──野党が安倍首相の改憲案に反対しても、衆参ともに憲法改正を推進する議員が3分の2を超えています。憲法改正の発議は実現するのではないでしょうか。

 そうとは限りません。公明党は、「野党の意見も大事」と慎重姿勢を崩していません。そもそも公明党は、「平和の党」という価値観から生まれた政党で、憲法改正については我が党と意見が近いところもある。今後は、憲法審査会などを通じて、公明党と積極的に議論をしていきたい。自民党とは違って、一致できる部分が多いと思う。

──自民党内では、来夏の参院選までに国民投票を実施すべきだという意見もあります。

 憲法改正には作法があります。外国では、与野党が合意したものだけを発議することを慣習化している国もある。それに比べて安倍さんは野党を排除しており、邪(よこしま)なものを感じます。

 現行憲法ができてから70年以上たち、議論すべき事がたくさんあることは確かです。たとえば、結婚について「両性の合意のみに基づいて成立」と定めている24条も、LGBTの方々も含め、多様なライフスタイルを認める形で議論されなければなりません。

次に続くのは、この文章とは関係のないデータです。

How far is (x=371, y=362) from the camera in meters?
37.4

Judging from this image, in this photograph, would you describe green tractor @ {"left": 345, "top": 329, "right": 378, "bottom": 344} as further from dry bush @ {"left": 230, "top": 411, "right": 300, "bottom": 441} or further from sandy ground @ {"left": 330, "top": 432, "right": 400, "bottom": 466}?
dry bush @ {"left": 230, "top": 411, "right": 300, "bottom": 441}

 憲法改正は与野党一緒に、より多くの国民の合意を目指してていねいに行われるべきです。このことは、自民党の議員でも同意してくれる人はいるのではないでしょうか。むしろ、安倍首相の考えているような内容での憲法改正は、自民党では少数派だと思います。

──教育の無償化や緊急事態条項なども改憲の項目にあがっています。

 教育の無償化は、政権が本気になって法律と予算措置をすればできる。たとえば、現行憲法で規定されている義務教育について、法律で小中学校以外にも範囲を広げればいい。義務教育にしなくても、民主党政権では高校の無償化を実現しました。法律でできることをわざわざ国民投票することに、どれほどの意味があるのか。改憲の賛同者を増やすために、便宜的に提案しているとしか思えません。

 緊急事態条項は、議員の任期延長については議論する価値がありますが、自民党素案にあるような、曖昧な基準で私的権利を制限する権限を内閣に与えることは許されません。